Influence of adrenalectomy on protective effects of urocortin I, a corticotropin-releasing factor (CRF)-related peptide, against indomethacin-induced enteropathy in rats
DOI:
https://doi.org/10.33910/2687-1270-2020-1-1-72-74Keywords:
corticotropin-releasing factor (CRF), urocortin I, indomethacininduced enteropathy, CRF2 receptor, adrenalectomy, endogenous glucocorticoidsAbstract
The influence of adrenalectomy on indomethacin-induced enteropathy in rats was examined and the possible involvement of adrenal glucocorticoids in protective effects of urocortin I, a CRF agonist, was investigated. Male SD rats were administered indomethacin (10 mg/kg) s.c., killed 24 h later, and small intestines were examined for hemorrhagic lesions. Urocortin I (20 μg/kg) was given i.v. 10 min before indomethacin. Bilateral adrenalectomy was performed a week before the experiment. Indomethacin caused hemorrhagic lesions in small intestines, accompanied by intestinal hypermotility, enterobacterial invasion and iNOS expression. Adrenalectomy markedly increased ulcerogenic and motility responses caused by indomethacin, with further enhanced bacterial invasion and iNOS expression.

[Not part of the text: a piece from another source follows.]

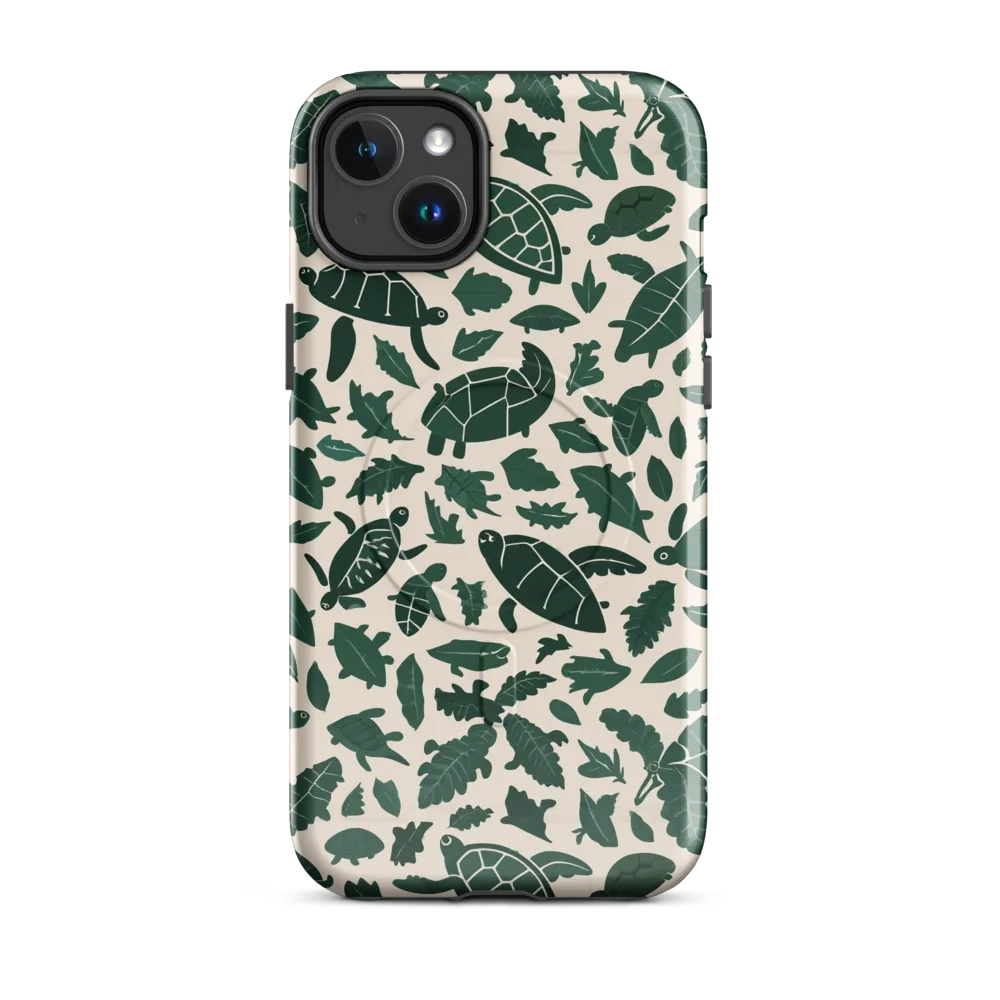Turtle Canopy on MagSafe Tough Case for iPhone® — Front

This worsening effect was reproduced by pretreatment with mifepristone. Urocortin I prevented indomethacin-induced enteropathy; this effect was abrogated by astressin 2B, a CRF2 receptor antagonist, but was not affected by either adrenalectomy or mifepristone pretreatment. These results suggest that adrenalectomy aggravates indomethacin-induced enteropathy, and intestinal hypermotility response may be the key element in the mechanism underlying this aggravation, while endogenous glucocorticoids play a role in intestinal mucosal defense against these lesions but do not account for protective effects of urocortin I, which are mediated by peripheral CRF2 receptors.